Financial outturn 2019-20

To consider the report of the Head of Finance.

Minutes:

Cabinet member for finance and corporate assets, Councillor Andrew Crawford, introduced the report.

 

Officers Simon Hewings, Interim Head of finance, and Richard Spraggett, Finance business partner, were present to answer questions.

 

This report outlines the revenue and capital outturn for 2019-20.

 

On revenue, there is an underspend of £1.5 million on net service expenditure. Half of this underspend is for one-off schemes which have been carried over to 2020-21. Details are in the report.

Capital: underspend of £3.5 million, details and significant variances are detailed in the report.

 

Chair welcomed the committee to ask questions. The discussions are outlined below:

 

  • Item 12: variance due to empty commercial properties. This was queried and finance officers will prepare a written response.
  • Planning fees – they were below target due to a market slowdown. Finance officers will provide a written response. Officers did add that there was some uncertainty and a slow down due to leaving the EU.
  • Page five – officers clarified the contingency figure. This figure is broken down in table three.
  • Table three – £1.6 million for grants and contributions – finance officers explained that this figure is for housing benefit payment and housing subsidy – see table two.
  • Page eight, table four – the last two years variance is around £700,000, it was asked if officers could add some previous year’s values to see the trends? Officers responded that they’ve tended to see that the number was bigger previously. In recent years, officers have worked to tackle excess budgets and reduce the variance. Written answer to follow.
  • Housing benefits and rent allowances – table two, page five – it was asked what a rent allowance overpayment is? Officer responded that if a recipient of the benefit doesn’t notify of a change in circumstances, the council is entitled to claim back the overpayment and we will get a government subsidy for part of that overpayment. It is a difficult debt to collect. Universal credit is lowering this – there are no new customers and this also impacts rent allowance income.
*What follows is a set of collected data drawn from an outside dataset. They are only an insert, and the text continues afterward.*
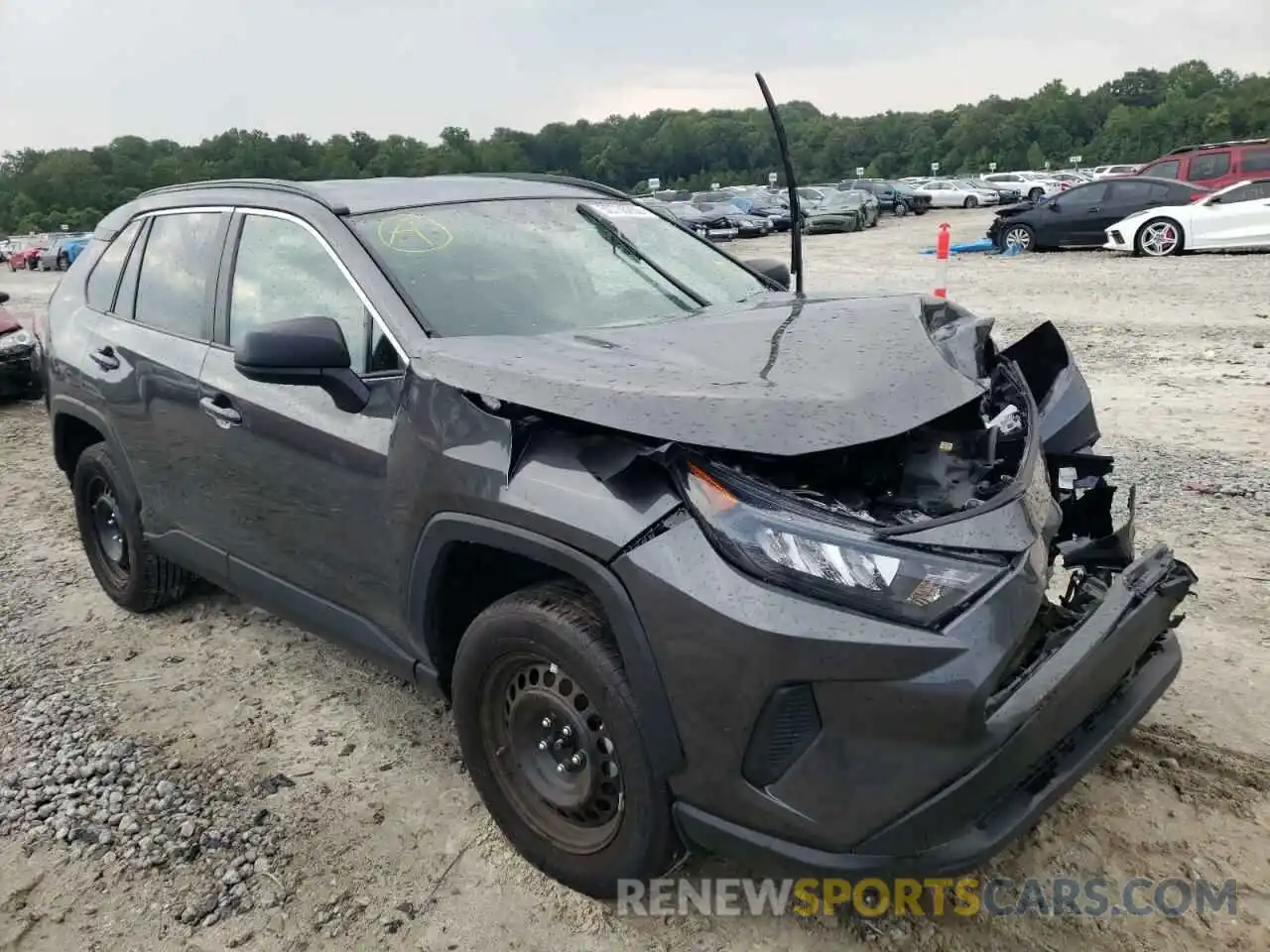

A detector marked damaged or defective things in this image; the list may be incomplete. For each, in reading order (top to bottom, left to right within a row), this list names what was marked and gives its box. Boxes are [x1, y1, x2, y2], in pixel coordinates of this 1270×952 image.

damaged toyota rav4 [47, 173, 1199, 900]
crumpled hood [417, 294, 992, 458]
shattered headlight [679, 460, 1008, 627]
broken front bumper [619, 512, 1199, 877]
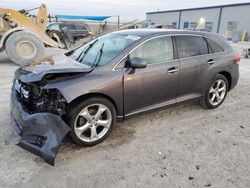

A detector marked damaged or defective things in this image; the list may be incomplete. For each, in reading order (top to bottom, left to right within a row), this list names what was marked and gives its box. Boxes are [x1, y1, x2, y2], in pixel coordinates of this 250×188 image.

crumpled hood [15, 53, 92, 82]
damaged front bumper [9, 87, 70, 165]
detached bumper piece [10, 91, 70, 166]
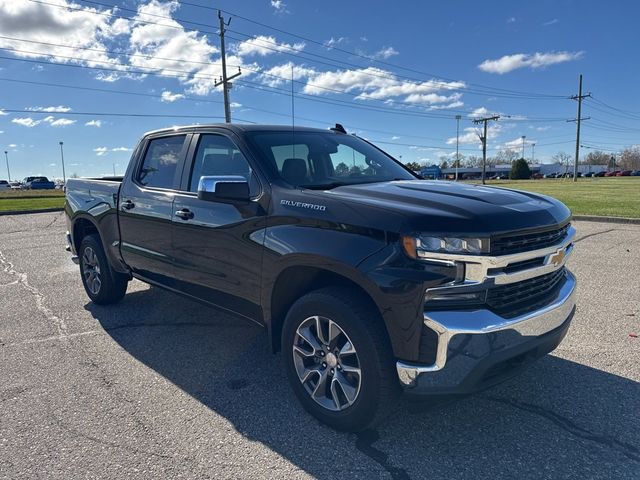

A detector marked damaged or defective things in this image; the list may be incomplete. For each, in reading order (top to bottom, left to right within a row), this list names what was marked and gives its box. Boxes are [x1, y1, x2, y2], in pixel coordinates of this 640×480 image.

asphalt crack [484, 396, 640, 464]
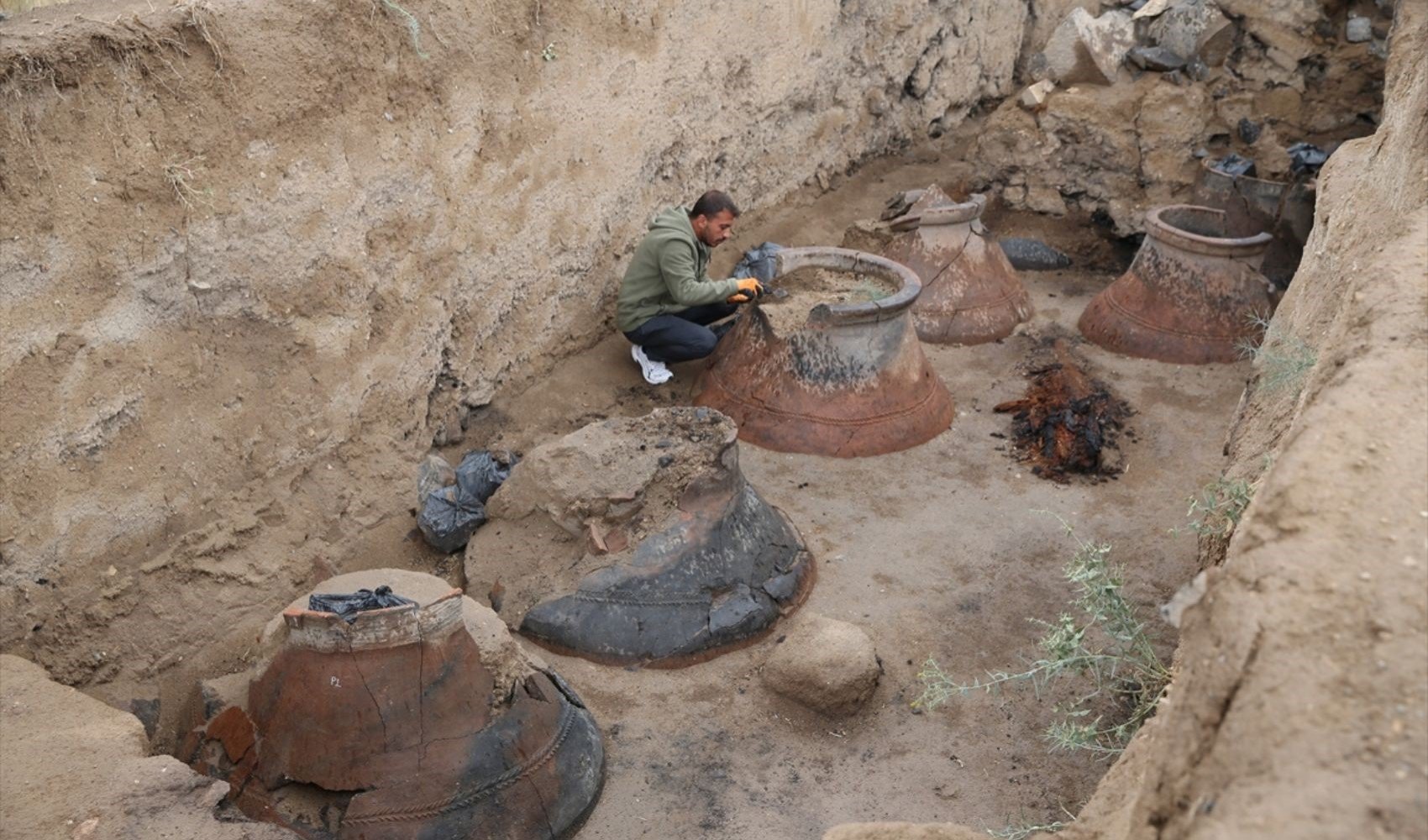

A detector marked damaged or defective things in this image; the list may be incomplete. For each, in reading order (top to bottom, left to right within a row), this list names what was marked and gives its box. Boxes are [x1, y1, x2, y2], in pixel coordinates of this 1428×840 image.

broken pottery vessel [694, 244, 959, 451]
broken pottery vessel [874, 186, 1033, 347]
broken pottery vessel [1079, 205, 1273, 364]
broken pottery vessel [1194, 158, 1314, 288]
broken pottery vessel [462, 411, 811, 665]
broken pottery vessel [182, 565, 596, 840]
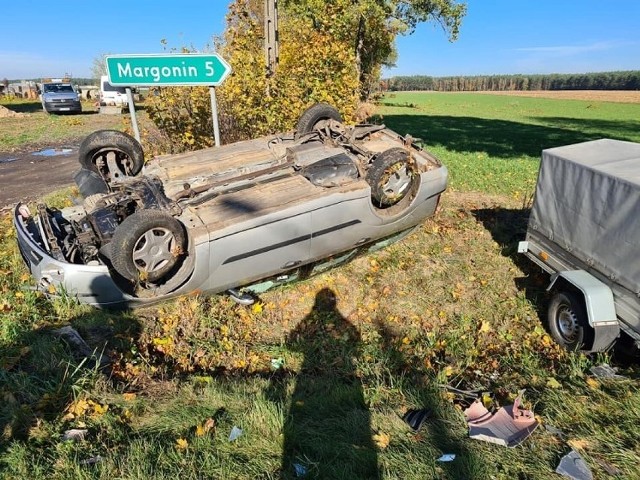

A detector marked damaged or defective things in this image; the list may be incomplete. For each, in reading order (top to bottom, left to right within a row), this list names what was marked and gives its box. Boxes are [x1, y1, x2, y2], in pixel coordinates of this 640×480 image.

overturned silver car [13, 104, 444, 308]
There was a Department for Work and Pensions issue regarding getting information. There is now more real-time reporting, so there are less overpayments.
  • When is the audit taking place? What variance is being expected? Officers replied that the audit is expected at the end of 2020 or early 2021. There is not normally an issue with revenue outturn. These are not the biggest numbers in the accounts. Unlikely to see a significant change. If there is a material change (unlikely) it may come back to scrutiny then, if requested.
  • Page nine – slippage: These are capital items, and these are listed in appendix four. There is not that many of them – Faringdon Leisure pitch is one – there were technical issues and this project will move into 2020-21. Affordable housing is the largest – this has gone to Council and the budget will be used but waiting to be attached to projects. Some of the affordable housing is linked to Growth Deal, its being dealt with. Optimism is being replaced with realistic profiles, and especially this year where there have been unexpected events and we can still expect slippage for this year because of that.
  • It was confirmed that capital cannot be transferred to revenue, this is because of government regulations. There are strict rules on what counts as revenue.

 

Chair thanked officers and Cabinet member for bringing the report to scrutiny.